Text block ▸
The second subtle meaning of the temptation is in the fact that making a miracle to satisfy his need Jesus would prove that what we feel becomes automatically a right and should be satisfied. This puts material thing above all else in our life. Jesus says quite clearly: “Man does not live on bread alone”. Jesus reminds us that the spiritual is more important than the material.
Our vow of poverty is the spiritual answer to this temptation and to the problem of poverty of the world. Our vow of poverty does not solve the problem of the hungry, the homeless, but teaches us that the problem is not solved only looking at the material need of these people, and also that rather than miracles or shows of power we should point to the sharing.
Jesus, who refuses to make bread for himself, will not refrain to make bread for the thousands and finally give the bread of eternal life to all. Big nations speak a lot about poverty but have no idea of what it means. They speak about eradicating the poverty but they cannot succeed because they lack the most important instrument: the courage to sacrifice and to share their richness.
Marxism used well the topic of sharing when it said that only communism can guarantee bread for all, but forgot completely the spiritual part.
In the episode of the multiplication of bread (Lk 9:12) Jesus gives people bread because they had left everything to go to him and listen to his word (man lives not on bread alone). The vow of poverty will be successful only if it follows the dynamics of the miracle of the multiplication with its three preparatory moments: 1- To leave behind everything to follow Jesus, 2- to nourish on the word of God and 3- to step into the dynamics of love which make us realize the needs of the others and bring us to share with them the little we have.
When we do not respect this order of things, the material things themselves collapse (see the fall of both marxism and capitalism).
Pope John Paul II in the document Vita Consecrata 89 says clearly that the vow of poverty is needed in today’s society to contrast the secular mentality according to which we must satisfy all our material desires, even when these contrast with the needs of the other. The satisfaction of our material needs should never be a priority, but subjected to the growth of our spiritual needs, and should never bring to contrast with the others but to sharing. All through history we have examples of saints living the poverty as a choice. The Church constantly needs such witnesses of the Beatitudes to contrast the culture.

Rows of spatial question data

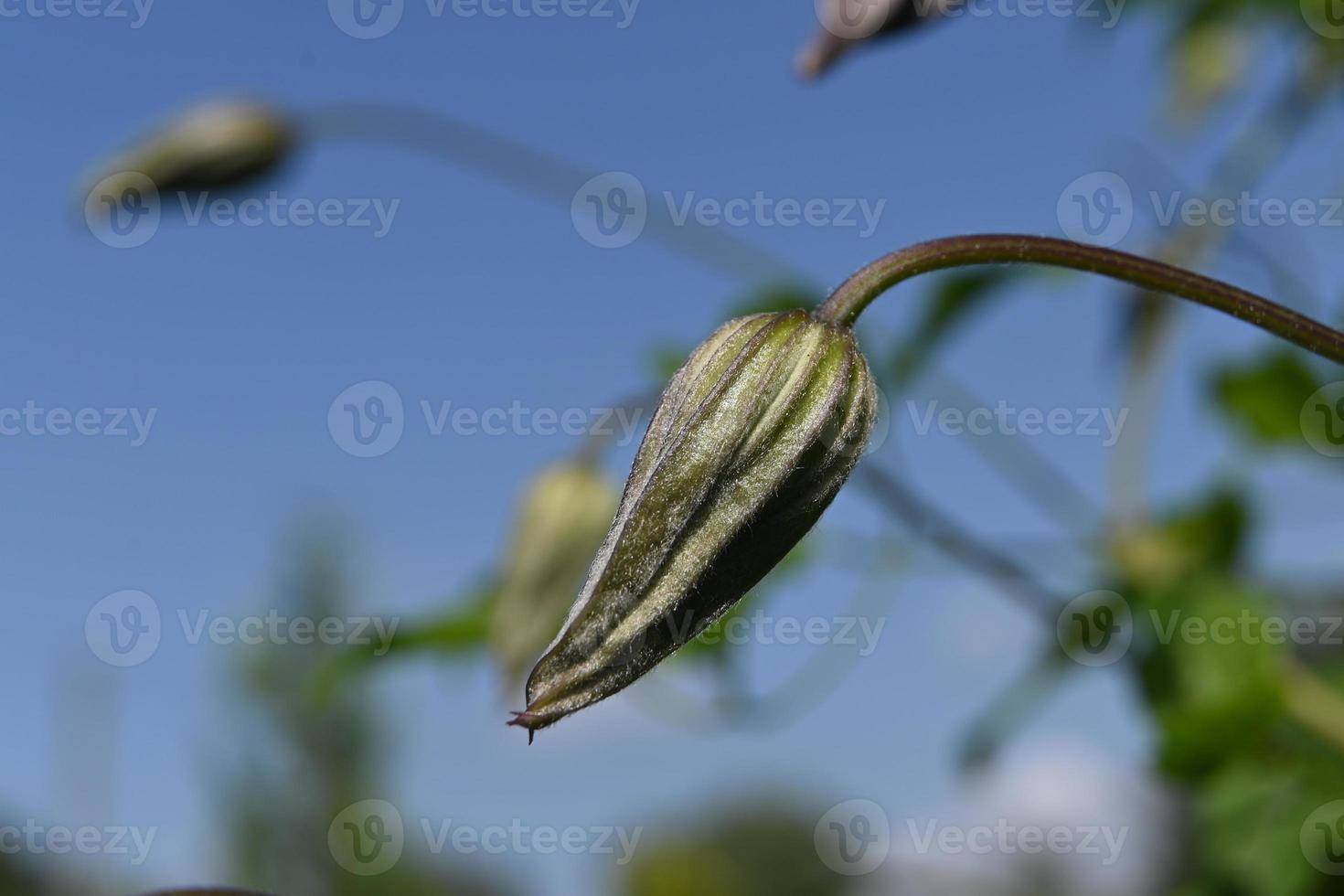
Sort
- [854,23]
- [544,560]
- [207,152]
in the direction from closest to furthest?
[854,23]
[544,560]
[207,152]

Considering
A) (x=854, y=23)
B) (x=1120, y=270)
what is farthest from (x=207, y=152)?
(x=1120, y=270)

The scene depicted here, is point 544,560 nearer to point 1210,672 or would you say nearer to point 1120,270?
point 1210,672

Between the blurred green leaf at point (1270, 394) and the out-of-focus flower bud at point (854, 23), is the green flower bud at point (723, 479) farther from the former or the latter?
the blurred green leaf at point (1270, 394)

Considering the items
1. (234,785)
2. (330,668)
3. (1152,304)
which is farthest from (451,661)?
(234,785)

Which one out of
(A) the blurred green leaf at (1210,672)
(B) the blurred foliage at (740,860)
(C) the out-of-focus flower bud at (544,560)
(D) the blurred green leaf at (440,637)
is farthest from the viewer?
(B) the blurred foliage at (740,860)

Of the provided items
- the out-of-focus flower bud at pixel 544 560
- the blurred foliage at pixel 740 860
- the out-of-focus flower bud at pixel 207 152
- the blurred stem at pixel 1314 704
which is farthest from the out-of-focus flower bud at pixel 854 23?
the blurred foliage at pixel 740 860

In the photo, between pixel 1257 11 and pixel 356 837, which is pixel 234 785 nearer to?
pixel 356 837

Goal ▸ Carry on the reflection on the vow of poverty, beginning after its final sentence.

Answer to this task ▸
That is why in Matthew 5:1 Jesus says: “Blessed are the poor in spirit, theirs is the Kingdom of heaven”. Poor in spirit, because we can have people who are poor but curse their situation, they are not blessed. The promise to the poor is not the possession of the paradise but of that kingdom of God which Jesus is preaching about and we have seen yesterday. If you change the position of the words in the sentence you understand that better: To whom belongs the kingdom? (the fellowship of Jesus), who can be called Christian? To those who are poor in spirit. They are the lucky one. This means that the fellowship of Jesus is possible only through poverty in spirit. It is not an optional. Of course to be poor in spirit, if it does not have real consequences in our material life is a lie and so will not bring us the bliss.
Somebody may say: “It is too difficult!”, Jesus answers: “Either you are salty or you are useless” (Mt 5:13).
Somebody may say: “But what will happen to us?”, Jesus answers: “God will take care of you. Look at the birds of the air and at the flowers in the fields”. And this is the third point regarding poverty: God will take care of us. Poverty is the way to show to God that we trust in him (Mt 6:26).
The challenge of religious life today is in this radical way of accepting and living the vows. Whatever else we do, other people can do too. In fact, nowadays we have many religious movements, secular institutes, and third orders, societies of apostolic life, which live, at different levels, their commitment to the Lord and to the world. They can adopt many of the styles of the world and do the same apostolate we do in their own way as good Christians. It is not up to us to live that kind of commitment. We have one spirituality, they have a different one.
So the beatitudes are for all but the degree of commitment is different.
The 3rd beatitude is actually the same as the first. “Blessed are the meek, they will inherit the earth”. In the Hebrew language the word for poor and for meek is the same. In a society based on greed and power, those who were meek ended up always to be also exploited and poor. Jesus says of himself: “Learn from me for I am meek and humble of heart” (Mt 11:29).
Meekness is the way chosen by God to be king: look at all the prophecies about the Messiah. The meek will inherit the earth because the king of the earth is the “meek”.
God promised the land to Abraham and Moses and Israel got it through great battles and fights. Now in the new covenant this does not happen anymore: the land is given to the meek not to the victorious. When we expect to conquer or achieve things only using power we are in the Old Testament and bound to fail. The trust in providence, of which we just spoke, tells us that God will give us everything we are in need of, not in return to our merits but out of love.
Jesus, the Son of God, has come to preach a world of peace and harmony, where everybody are brothers, children of God, where there is no division of race, colour, religion, because everybody recognizes the name of God as Father.
So recapitulating we have three aspects necessary for living properly our vow of poverty:
  • First place should be given to the spiritual things Mt 6:33 “Seek ye first the kingdom of God and his righteousness and all the things shall be added unto you”.
  • We should concretely show trust in God.
  • The choice of God should bring us to sharing our things with the others: share with the poor and provoke the rich.
This often brings us to real detachment and also alienation of our material possession.
  • In order to make space and better concentrate on the spiritual.
  • Because we can share only what we have
  • And because when we do not have anymore human security we remain only with our trust in God.
What are the challenges for religious today?
Our worries are mainly about material things.
We look for a stable position and work
We look for comfort
We look for safety, for all the instruments that can make us successful
We ask for what is necessary, then for what is useful, then for what could be useful and so we end up in a much better and more comfortable position than those around us and to keep such position we often have to say no to the requests of those who come to knock at our door.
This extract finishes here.